* begin Supplied data *

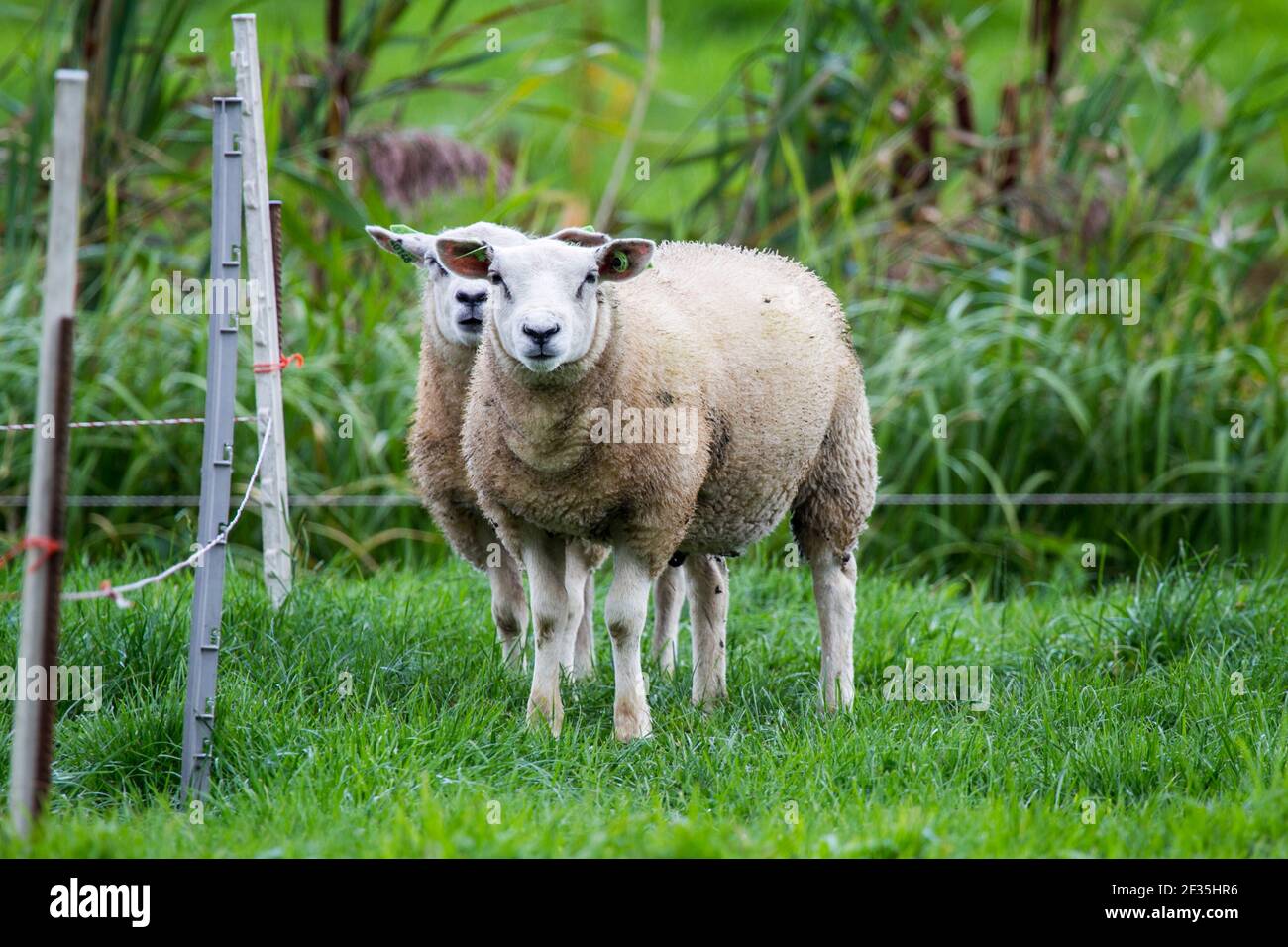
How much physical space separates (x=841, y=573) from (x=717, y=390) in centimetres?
81

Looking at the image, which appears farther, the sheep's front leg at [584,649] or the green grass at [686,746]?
the sheep's front leg at [584,649]

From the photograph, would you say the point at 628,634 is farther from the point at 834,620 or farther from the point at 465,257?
the point at 465,257

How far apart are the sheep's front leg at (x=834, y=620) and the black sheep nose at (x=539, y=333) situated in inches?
54.0

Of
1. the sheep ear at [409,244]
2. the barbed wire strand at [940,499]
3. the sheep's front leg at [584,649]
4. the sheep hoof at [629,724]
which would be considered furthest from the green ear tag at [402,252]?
the barbed wire strand at [940,499]

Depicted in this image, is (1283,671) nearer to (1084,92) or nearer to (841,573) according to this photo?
(841,573)

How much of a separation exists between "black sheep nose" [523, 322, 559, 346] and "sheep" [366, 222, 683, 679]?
74cm

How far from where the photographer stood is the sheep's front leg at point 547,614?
173 inches

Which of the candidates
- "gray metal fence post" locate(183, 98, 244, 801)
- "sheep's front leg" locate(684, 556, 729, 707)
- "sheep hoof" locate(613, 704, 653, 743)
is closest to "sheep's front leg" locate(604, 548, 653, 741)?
"sheep hoof" locate(613, 704, 653, 743)

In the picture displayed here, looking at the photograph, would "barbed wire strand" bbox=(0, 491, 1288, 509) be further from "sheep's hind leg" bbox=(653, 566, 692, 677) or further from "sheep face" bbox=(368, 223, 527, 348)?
"sheep face" bbox=(368, 223, 527, 348)

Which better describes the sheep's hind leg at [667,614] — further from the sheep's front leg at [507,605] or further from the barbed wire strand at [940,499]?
the barbed wire strand at [940,499]

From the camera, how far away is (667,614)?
17.3ft

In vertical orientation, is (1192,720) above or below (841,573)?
below

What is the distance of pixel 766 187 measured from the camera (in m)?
8.45
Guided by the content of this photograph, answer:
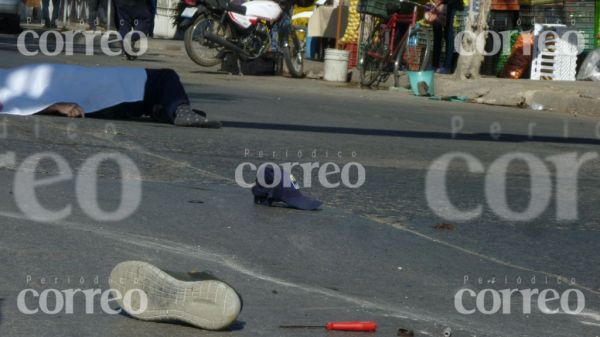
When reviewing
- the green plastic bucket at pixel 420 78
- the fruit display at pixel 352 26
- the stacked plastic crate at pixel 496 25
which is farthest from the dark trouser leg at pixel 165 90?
the fruit display at pixel 352 26

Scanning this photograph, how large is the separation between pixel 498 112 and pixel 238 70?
16.2 feet

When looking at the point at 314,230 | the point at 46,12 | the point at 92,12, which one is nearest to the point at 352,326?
the point at 314,230

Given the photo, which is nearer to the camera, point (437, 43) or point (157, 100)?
point (157, 100)

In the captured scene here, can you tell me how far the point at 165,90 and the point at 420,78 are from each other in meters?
6.85

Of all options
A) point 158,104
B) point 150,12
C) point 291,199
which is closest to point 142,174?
point 291,199

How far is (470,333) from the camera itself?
312 centimetres

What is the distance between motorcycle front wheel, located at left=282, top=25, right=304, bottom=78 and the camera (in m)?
15.5

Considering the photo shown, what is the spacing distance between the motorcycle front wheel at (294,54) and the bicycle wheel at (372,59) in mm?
1101

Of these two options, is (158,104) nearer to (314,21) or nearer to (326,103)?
(326,103)

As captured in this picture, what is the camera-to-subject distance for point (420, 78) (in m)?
13.9

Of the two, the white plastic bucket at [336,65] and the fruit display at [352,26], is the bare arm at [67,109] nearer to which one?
the white plastic bucket at [336,65]

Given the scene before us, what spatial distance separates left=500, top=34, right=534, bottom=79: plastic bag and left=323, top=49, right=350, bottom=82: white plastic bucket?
8.70 feet

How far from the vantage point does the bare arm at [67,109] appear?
7.45 m

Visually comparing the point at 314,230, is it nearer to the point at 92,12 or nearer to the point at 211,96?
the point at 211,96
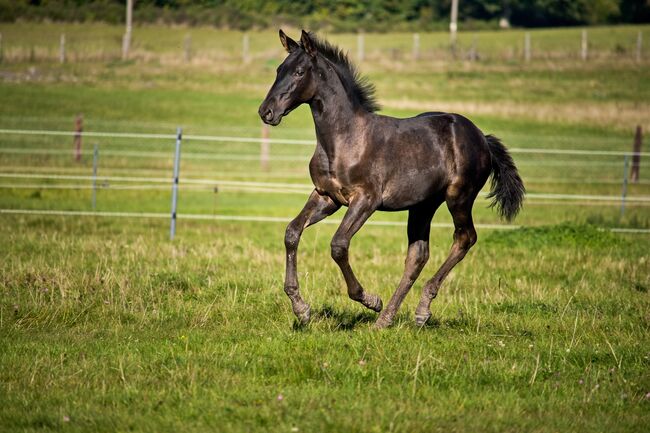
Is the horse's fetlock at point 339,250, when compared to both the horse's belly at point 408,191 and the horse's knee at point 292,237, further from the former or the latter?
the horse's belly at point 408,191

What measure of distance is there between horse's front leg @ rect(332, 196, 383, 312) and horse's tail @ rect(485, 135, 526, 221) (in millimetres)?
1970

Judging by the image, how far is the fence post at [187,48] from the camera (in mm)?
50134

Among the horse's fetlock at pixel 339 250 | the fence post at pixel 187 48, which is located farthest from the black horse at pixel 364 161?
the fence post at pixel 187 48

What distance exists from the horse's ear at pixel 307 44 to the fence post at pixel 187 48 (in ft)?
140

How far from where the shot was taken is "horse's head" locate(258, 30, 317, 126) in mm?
7480

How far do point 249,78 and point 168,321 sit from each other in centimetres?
3967

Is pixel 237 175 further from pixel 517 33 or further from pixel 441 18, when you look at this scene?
pixel 441 18

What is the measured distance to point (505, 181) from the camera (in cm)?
934

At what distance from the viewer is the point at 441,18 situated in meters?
74.2

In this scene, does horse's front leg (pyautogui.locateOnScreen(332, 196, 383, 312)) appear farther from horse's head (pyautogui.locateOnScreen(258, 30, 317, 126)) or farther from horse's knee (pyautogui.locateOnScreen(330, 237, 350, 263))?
horse's head (pyautogui.locateOnScreen(258, 30, 317, 126))

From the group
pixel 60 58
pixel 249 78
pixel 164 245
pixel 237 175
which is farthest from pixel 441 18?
pixel 164 245

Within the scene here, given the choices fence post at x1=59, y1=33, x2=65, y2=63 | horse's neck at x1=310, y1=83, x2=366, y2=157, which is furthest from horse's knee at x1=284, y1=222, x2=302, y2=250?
fence post at x1=59, y1=33, x2=65, y2=63

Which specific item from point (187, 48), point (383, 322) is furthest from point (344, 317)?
point (187, 48)

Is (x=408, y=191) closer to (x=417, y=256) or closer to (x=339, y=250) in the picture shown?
(x=417, y=256)
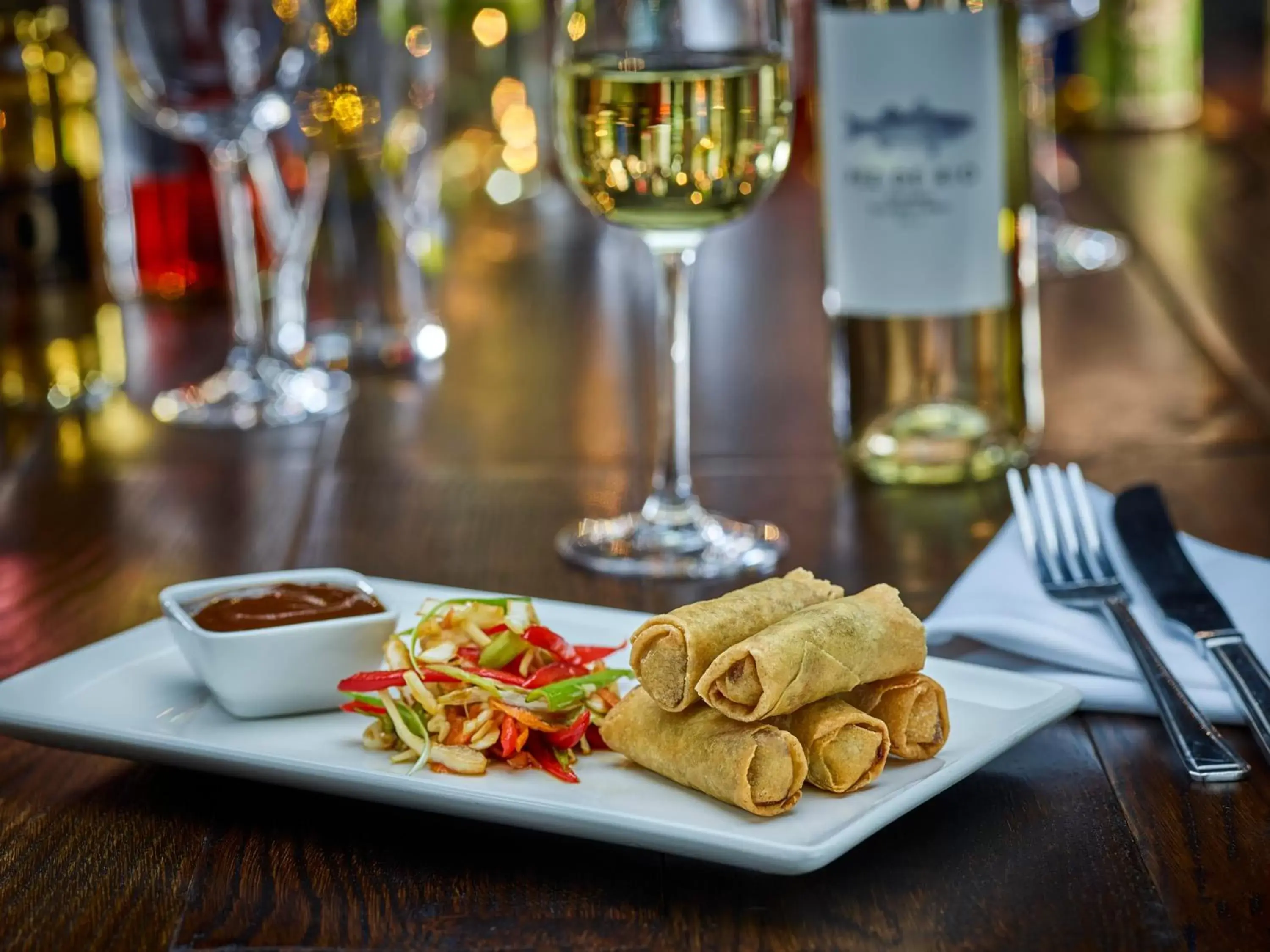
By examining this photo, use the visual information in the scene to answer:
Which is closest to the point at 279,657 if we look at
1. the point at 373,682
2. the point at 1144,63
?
the point at 373,682

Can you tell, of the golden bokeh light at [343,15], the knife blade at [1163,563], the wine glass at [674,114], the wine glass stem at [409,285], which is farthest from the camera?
the wine glass stem at [409,285]

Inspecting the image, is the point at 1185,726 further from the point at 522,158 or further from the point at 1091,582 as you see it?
the point at 522,158

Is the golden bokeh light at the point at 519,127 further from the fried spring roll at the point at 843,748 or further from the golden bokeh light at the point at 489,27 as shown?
the fried spring roll at the point at 843,748

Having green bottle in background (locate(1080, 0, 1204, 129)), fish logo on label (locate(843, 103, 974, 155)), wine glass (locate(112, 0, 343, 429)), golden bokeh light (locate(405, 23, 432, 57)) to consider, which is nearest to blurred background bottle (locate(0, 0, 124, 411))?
wine glass (locate(112, 0, 343, 429))

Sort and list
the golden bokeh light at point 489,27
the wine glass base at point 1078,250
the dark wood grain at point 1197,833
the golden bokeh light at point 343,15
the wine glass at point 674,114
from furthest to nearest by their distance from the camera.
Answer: the golden bokeh light at point 489,27 → the wine glass base at point 1078,250 → the golden bokeh light at point 343,15 → the wine glass at point 674,114 → the dark wood grain at point 1197,833

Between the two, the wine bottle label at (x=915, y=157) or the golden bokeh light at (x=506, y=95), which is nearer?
the wine bottle label at (x=915, y=157)

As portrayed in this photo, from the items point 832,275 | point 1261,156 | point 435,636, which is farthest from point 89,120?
point 1261,156

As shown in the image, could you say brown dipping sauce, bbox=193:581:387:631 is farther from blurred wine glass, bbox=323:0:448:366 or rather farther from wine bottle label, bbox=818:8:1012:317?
blurred wine glass, bbox=323:0:448:366

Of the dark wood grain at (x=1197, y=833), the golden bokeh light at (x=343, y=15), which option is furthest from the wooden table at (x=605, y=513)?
the golden bokeh light at (x=343, y=15)
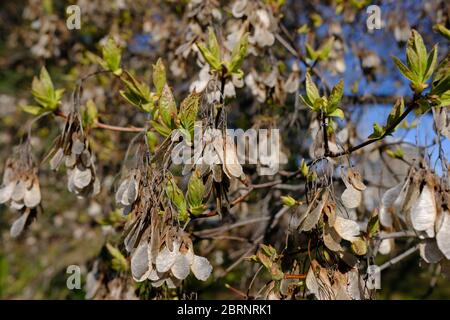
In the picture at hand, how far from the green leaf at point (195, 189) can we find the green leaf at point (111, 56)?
61cm

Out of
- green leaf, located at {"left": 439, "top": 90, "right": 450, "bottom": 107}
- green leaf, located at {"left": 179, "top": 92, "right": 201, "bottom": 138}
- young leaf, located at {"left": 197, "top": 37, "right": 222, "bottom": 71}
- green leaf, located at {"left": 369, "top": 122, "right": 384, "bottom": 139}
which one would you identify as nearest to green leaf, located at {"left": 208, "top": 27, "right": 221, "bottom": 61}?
young leaf, located at {"left": 197, "top": 37, "right": 222, "bottom": 71}

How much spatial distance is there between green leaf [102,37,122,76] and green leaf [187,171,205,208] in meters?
0.61

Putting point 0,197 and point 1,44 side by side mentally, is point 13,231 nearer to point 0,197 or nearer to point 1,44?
point 0,197

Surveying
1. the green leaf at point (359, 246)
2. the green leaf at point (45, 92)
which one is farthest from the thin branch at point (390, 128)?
the green leaf at point (45, 92)

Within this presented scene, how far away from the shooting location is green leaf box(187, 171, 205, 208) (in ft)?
3.49

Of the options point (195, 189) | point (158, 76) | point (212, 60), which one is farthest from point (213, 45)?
point (195, 189)

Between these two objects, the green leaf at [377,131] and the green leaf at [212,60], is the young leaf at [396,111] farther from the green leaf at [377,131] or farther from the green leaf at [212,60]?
the green leaf at [212,60]

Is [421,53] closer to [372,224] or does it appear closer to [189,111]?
[372,224]

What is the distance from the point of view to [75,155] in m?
1.38

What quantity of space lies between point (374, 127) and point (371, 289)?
1.32 ft

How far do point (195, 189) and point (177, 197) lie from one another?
0.27 feet

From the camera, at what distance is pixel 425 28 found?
2.64 m

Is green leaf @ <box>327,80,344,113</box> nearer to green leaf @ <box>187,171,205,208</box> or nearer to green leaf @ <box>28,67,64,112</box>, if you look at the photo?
green leaf @ <box>187,171,205,208</box>

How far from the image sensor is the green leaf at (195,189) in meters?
1.06
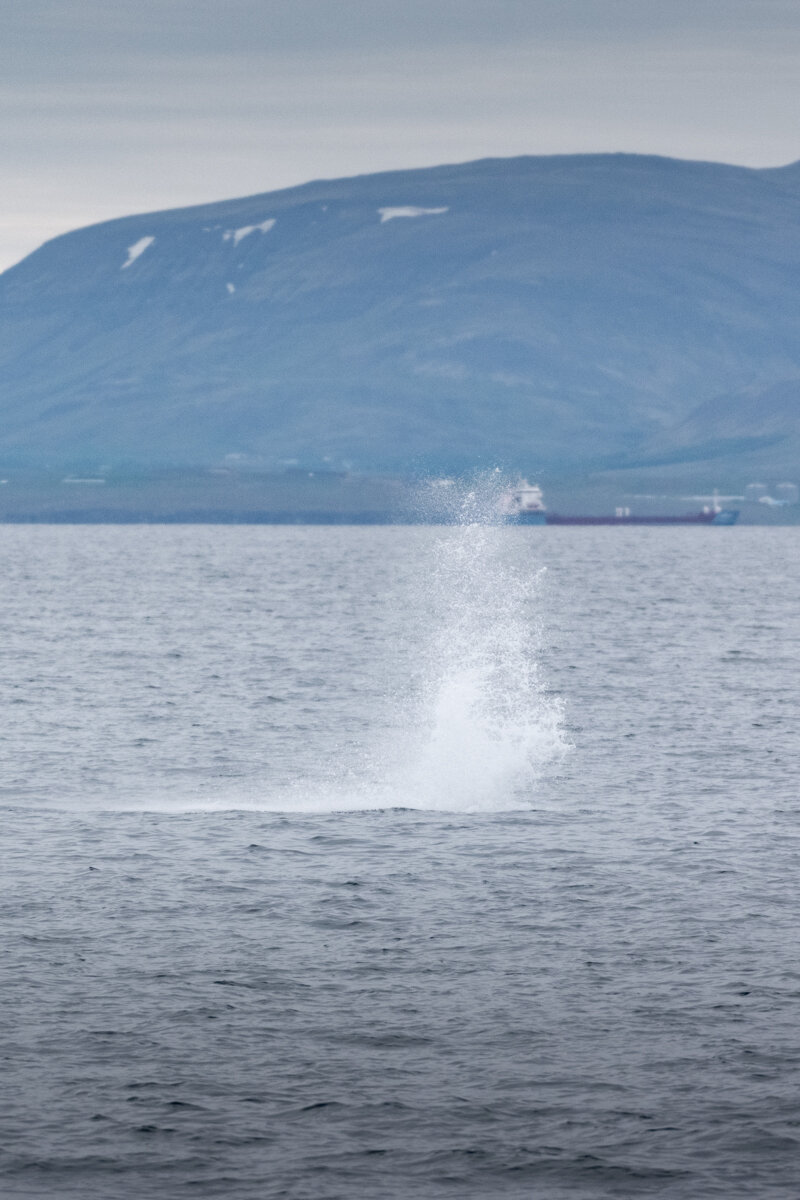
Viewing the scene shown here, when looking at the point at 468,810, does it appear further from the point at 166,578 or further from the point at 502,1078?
the point at 166,578

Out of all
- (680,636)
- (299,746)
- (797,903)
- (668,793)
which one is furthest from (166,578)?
(797,903)

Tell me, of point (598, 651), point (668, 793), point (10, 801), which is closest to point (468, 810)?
point (668, 793)

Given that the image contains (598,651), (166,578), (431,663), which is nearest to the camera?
(431,663)

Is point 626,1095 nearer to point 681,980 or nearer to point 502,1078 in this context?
point 502,1078

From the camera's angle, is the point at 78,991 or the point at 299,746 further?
the point at 299,746

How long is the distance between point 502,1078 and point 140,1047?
5036 millimetres

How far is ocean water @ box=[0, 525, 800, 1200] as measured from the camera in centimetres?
2011

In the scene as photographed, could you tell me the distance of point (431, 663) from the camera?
90.4m

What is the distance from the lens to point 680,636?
10900 centimetres

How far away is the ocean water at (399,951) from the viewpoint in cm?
2011

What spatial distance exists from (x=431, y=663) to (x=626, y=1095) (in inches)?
2709

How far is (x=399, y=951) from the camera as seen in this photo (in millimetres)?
28656

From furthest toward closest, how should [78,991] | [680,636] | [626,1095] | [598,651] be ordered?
[680,636]
[598,651]
[78,991]
[626,1095]

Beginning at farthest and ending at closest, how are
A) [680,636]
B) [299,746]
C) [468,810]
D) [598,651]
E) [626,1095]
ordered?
[680,636] → [598,651] → [299,746] → [468,810] → [626,1095]
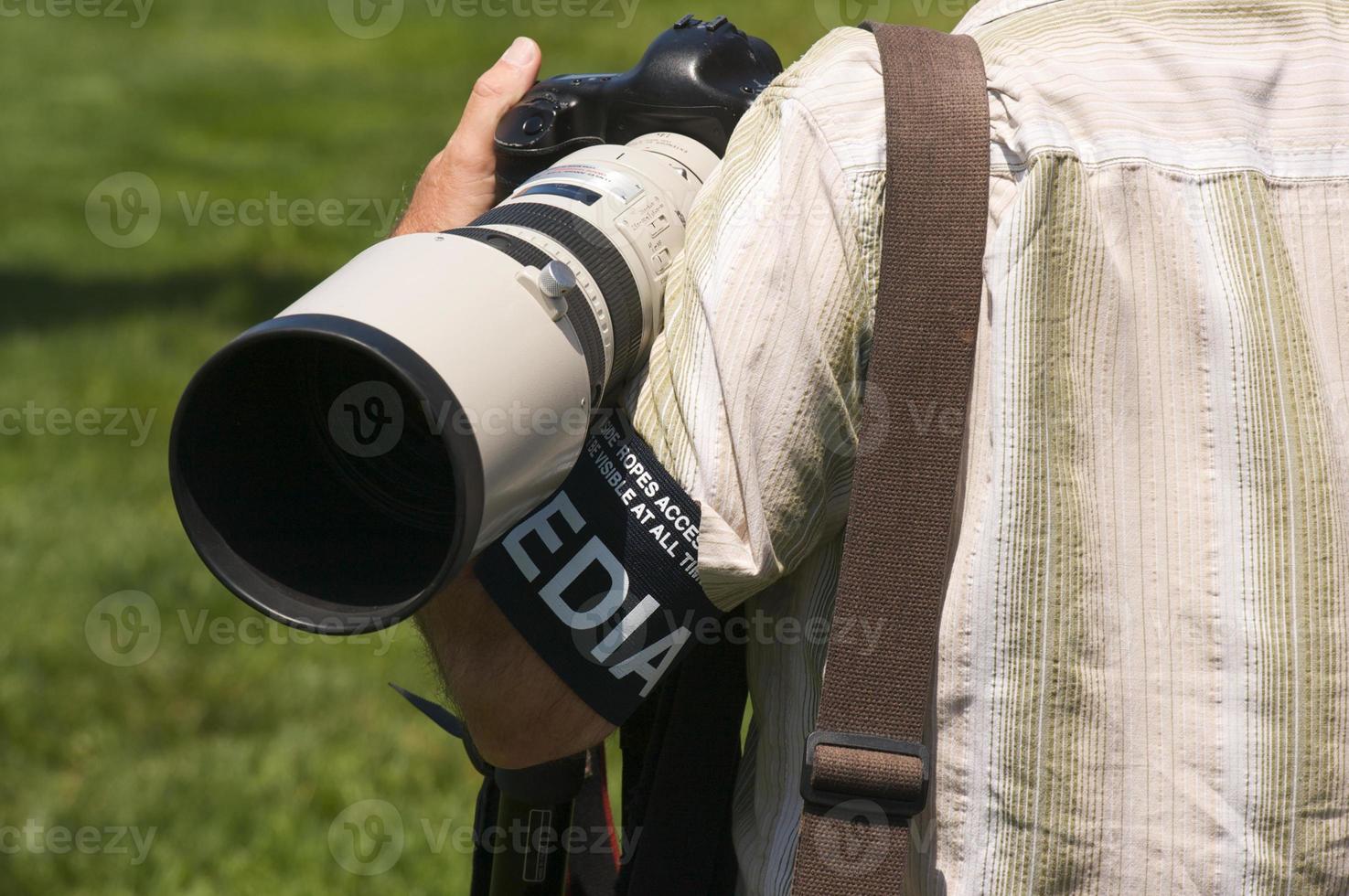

* end Supplied data *

### Goal of the exercise
Extract every line in the records above that contains the word "hind".

### Result of this task
In the picture displayed here, looking at the photograph, would "barbed wire strand" bbox=(0, 491, 1288, 509) be further from "sheep's hind leg" bbox=(653, 566, 692, 677) or further from "sheep face" bbox=(368, 223, 527, 348)?
Which better describes the sheep's hind leg at [667,614] — further from the sheep's front leg at [507,605] or further from the barbed wire strand at [940,499]?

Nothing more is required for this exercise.